_Action item_
Return each line of the entries that mentions the word "with".
[Material for the task]
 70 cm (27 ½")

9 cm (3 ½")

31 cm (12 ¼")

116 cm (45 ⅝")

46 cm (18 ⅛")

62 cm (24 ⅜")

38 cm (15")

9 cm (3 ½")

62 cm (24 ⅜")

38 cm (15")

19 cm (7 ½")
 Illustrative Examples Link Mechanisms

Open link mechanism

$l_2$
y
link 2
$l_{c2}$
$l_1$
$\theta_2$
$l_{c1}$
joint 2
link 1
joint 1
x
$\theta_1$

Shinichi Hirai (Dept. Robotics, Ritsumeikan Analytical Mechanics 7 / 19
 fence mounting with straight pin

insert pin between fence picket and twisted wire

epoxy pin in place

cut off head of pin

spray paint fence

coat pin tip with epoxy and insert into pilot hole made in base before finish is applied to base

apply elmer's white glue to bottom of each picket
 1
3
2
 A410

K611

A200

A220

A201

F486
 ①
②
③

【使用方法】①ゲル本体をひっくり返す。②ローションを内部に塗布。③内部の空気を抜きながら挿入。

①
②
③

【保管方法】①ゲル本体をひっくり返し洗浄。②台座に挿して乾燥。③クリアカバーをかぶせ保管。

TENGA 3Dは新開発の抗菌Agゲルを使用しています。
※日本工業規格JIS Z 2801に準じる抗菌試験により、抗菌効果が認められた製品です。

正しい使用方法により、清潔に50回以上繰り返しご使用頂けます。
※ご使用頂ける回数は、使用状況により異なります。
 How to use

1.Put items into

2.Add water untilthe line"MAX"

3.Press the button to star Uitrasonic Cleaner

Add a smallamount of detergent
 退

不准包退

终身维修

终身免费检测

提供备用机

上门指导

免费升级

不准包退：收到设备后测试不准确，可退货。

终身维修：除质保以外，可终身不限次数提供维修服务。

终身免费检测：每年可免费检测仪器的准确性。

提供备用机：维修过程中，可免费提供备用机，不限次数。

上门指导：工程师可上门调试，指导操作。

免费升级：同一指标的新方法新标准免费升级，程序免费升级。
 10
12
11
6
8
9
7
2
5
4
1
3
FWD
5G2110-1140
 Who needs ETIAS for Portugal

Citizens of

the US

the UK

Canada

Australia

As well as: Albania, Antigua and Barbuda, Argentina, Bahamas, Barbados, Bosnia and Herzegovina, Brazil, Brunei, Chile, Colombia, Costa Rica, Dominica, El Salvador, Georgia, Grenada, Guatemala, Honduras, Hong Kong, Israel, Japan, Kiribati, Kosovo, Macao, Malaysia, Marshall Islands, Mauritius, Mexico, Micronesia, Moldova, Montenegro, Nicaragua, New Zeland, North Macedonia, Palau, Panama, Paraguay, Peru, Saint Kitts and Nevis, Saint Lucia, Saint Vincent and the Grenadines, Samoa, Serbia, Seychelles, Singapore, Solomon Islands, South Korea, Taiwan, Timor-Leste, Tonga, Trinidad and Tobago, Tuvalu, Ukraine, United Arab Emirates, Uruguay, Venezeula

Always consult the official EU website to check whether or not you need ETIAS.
[/Material for the task]
_Output below_
 fence mounting with straight pin
coat pin tip with epoxy and insert into pilot hole made in base before finish is applied to base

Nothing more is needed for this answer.